| Document section |

Now we can have standalone unit tests for the business logic function, filter_dataframe_for_people_older_than_18. There is one further change we need to make, and that is ensure any glue specific imports that may be required for the reading and writing parts of our job are not imported when running our unit tests. To do this, we introduce another flag that indicates whether we are running under our unit test environment, and if so we refrain from importing anything glue related, like below:

import os
import sys
if os.environ.get('ENV') != 'test':
  from awsglue.transforms import *
  from awsglue.utils import getResolvedOptions
  from pyspark.context import SparkContext
  from awsglue.context import GlueContext
  from awsglue.dynamicframe import DynamicFrame
  from awsglue.job import Job
from pyspark.sql.functions import to_timestamp, ...
# other imports ...

With the abstractions written correctly, we can combine parts of our script with a local verison of pyspark (we are using a dockerized version of pyspark found here https://github.com/CoorpAcademy/docker-pyspark) to test pyspark-specific business logic. With the correct test setup, our unit test now looks like:

@pytest.mark.usefixtures("spark_session", "spark_context")
def test_filter_dataframe_for_people_older_than_18(spark_session, spark_context):
  df = spark_context.parallelize([
      (0, "bob", "jane", 16),
      (1, "john", "smith", 18),
      (2, "tester", "mctestface", 20),
  ]).toDF(["id", "first_name", "last_name", "age"])
 
  result_df = job.filter_dataframe_for_people_older_than_18(df)
  assert result_df.count() == 1

For more information about the setup of the test suite, and how to run these tests, refer to the Github repository.

Deploying AWS Glue Jobs

This opens up the ability for us to test our code locally, but most of the time when we are dealing with data transformations we want to run against a realistic set of data, or sample of production data. In this scenario, we’d first need to deploy all our code to a test environment, run our job, inspect the results to ensure it’s what we want, and then deploy the, hopefully, same thing to production. With respect to getting this right, we’d need to set up some kind of automation! lucky AWS provides us with a few tools to help us on the way.

CloudFormation

For information about what CloudFormation is, I encourage you to do a google search as there is probably thousands of blog posts on the subject. In order to use CloudFormation with our AWS glue scripts, we set up our repository with the following structure:

etl-jobs
├── etl-template.yml
├── my-awesome-etl/
│   ├── job.py
│   └── template.yml

The first thing to look at is the file named etl-template.yml in the etl-jobs folder. This contains a template that defines the common resources required for each glue job, and parameterizes the bits that will change between glue jobs, such as script location and schedule information.

GlueJob:
    Type: AWS::Glue::Job
    Properties:
      Role: !GetAtt GlueJobRole.Arn
      Command:
        Name: glueetl
        ScriptLocation:
          !Sub s3://${ScriptsBucketName}/reports/${ReportName}/job.py
      AllocatedCapacity: !Ref JobDPUs
      Name: !Sub ${JobNamePrefix}-job
      Connections:
        Connections:
          - !Ref ConnectionName
      DefaultArguments:
        "--job-bookmark-option": !If [UseJobBookmark, "job-bookmark-enable", "job-bookmark-disable"]
        "--temp_bucket": !Ref TempBucket
        "--debug_mode": "false"

| Written task 1 |
In the AWS Glue excerpt, what value of the ENV environment variable causes the glue-specific imports to be skipped?
| Written task 2 |
Copy the stretch of the AWS Glue excerpt from "result_df = job.filter_dataframe_for_people_older_than_18(df)" through "the Github repository." word for word.
| Written task 3 |
Which awsglue modules does the AWS Glue excerpt import inside its check of the ENV variable? List them all.

| Data |
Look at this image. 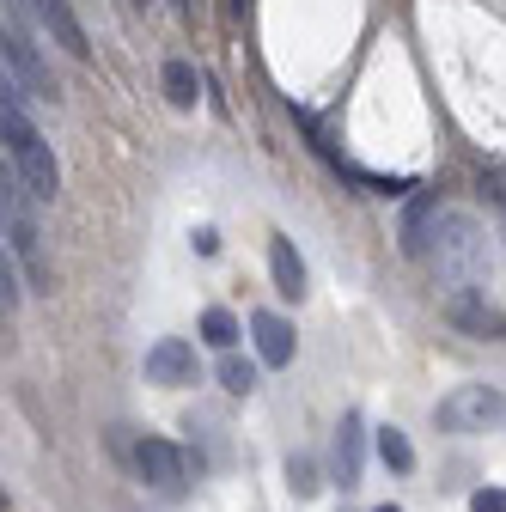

| Exercise output 1 |
test

| Exercise output 2 |
result_df = job.filter_dataframe_for_people_older_than_18(df)
  assert result_df.count() == 1

For more information about the setup of the test suite, and how to run these tests, refer to the Github repository.

| Exercise output 3 |
awsglue.transforms
awsglue.utils
awsglue.context
awsglue.dynamicframe
awsglue.job